Dollars and Jens
Tuesday, December 05, 2006
 
factors of production
The productivity report is out, with BIG revisions downward to second quarter compensation — I'm not quite clear on what's up with that. Mind, it's the long-term manufacturing data which capture my thoughts. Output per hour has climbed seventy-some percent since 1992, as has (nominal) compensation per hour; unit labor costs are essentially unchanged in the last fourteen years, and perhaps down slightly. For durable goods manufacturing, output per hour has more than doubled, while compensation is up the same 70%.

There's a sense that, in the long run, real wages (by which I mean labor compensation) should track productivity; in manufacturing, real wages are up only about 30% in the past fourteen years, about half of what productivity is, and less than that for durable goods alone. The general relationship can be reduced to an assumption that labor receives a constant proportion of GDP — productivity times number of hours worked is real GDP, while real wages (including benefits etc.) times number of hours worked is the portion received by employees, so if the ratio is constant, the percent change in one will equal the percent change in the other. In the case of the manufacturing sector, I believe there are two major contributors to the discrepancy:
  1. Manufacturing is increasingly capital-intensive, particularly in the United States. A lot of the increase in productivity is due to investments in plants and machines, which, essentially, have to be paid off.
  2. Prices in the manufacturing sector have risen more slowly than prices in general.
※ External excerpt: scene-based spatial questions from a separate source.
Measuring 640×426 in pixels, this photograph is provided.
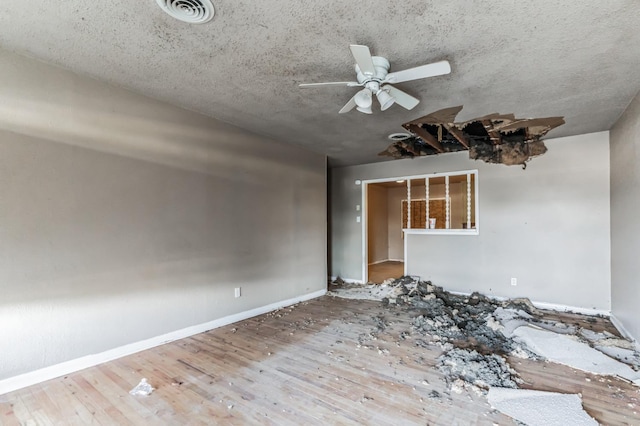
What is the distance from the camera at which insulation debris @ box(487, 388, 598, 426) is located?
1.90 meters

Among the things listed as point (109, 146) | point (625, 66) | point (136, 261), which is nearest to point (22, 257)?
point (136, 261)

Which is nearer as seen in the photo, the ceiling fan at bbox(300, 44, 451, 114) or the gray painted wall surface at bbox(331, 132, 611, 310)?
the ceiling fan at bbox(300, 44, 451, 114)

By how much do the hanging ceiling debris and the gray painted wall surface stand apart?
0.16m

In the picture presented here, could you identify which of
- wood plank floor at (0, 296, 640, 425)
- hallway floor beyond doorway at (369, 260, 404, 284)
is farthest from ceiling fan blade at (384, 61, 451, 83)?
hallway floor beyond doorway at (369, 260, 404, 284)

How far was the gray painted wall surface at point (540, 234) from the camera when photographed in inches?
162

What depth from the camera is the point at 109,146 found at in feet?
9.11

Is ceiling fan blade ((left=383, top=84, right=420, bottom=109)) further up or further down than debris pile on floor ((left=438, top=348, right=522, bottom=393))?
further up

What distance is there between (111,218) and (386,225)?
845 centimetres

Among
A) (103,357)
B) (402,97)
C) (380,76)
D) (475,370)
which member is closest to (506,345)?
A: (475,370)

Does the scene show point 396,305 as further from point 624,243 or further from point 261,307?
point 624,243

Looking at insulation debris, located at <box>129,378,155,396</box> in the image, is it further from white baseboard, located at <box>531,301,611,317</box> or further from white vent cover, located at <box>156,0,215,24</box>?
white baseboard, located at <box>531,301,611,317</box>

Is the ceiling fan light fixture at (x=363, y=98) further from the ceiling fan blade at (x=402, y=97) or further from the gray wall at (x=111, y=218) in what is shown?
the gray wall at (x=111, y=218)

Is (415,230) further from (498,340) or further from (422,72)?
(422,72)

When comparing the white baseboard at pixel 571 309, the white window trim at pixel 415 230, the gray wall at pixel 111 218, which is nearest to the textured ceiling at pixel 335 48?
the gray wall at pixel 111 218
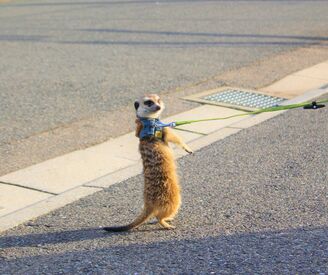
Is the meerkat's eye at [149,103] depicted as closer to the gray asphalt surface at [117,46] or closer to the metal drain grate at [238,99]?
the gray asphalt surface at [117,46]

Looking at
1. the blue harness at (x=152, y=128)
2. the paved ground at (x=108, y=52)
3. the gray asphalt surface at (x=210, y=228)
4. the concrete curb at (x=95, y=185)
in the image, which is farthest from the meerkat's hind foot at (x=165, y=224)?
the paved ground at (x=108, y=52)

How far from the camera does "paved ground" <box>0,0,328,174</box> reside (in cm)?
917

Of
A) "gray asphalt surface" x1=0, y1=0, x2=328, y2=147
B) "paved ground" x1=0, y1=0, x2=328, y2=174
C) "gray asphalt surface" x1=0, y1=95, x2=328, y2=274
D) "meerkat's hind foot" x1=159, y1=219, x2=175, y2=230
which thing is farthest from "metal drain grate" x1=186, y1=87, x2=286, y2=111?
"meerkat's hind foot" x1=159, y1=219, x2=175, y2=230

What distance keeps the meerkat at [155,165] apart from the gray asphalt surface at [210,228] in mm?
198

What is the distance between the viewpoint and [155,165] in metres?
5.55

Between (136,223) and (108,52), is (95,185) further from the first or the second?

This is in part because manufacturing is increasingly capital-intensive, and productivity improvements there have been faster than in the service sector; unit labor costs in the service sector keep up more closely with wages, and unit labor costs dominate the production costs of services. If we adjust wages in the manufacturing sector for inflation in manufactured goods' prices, they appear to have gained a bit more than if we use overall inflation.
I'm pretty sure the former effect is larger; most of the difference is that a new worker is only that much more productive if equipped with increasingly expensive equipment, so that the gain to employees is just enough to attract enough employees into those sectors of the economy, and is not substantially higher than in other sectors, as might be supposed by simply looking at output and number of workers.

There are a lot of directions I could take this now; there are papers suggesting that the Asian Economic Miracle of Taiwan and Korea, for example, can be explained entirely by capital investment; alternatively I think I could head off on a tangent about marginal versus average values: the partial derivative of output with respect to hours worked is very different from output divided by hour worked. I should probably just leave it alone, though.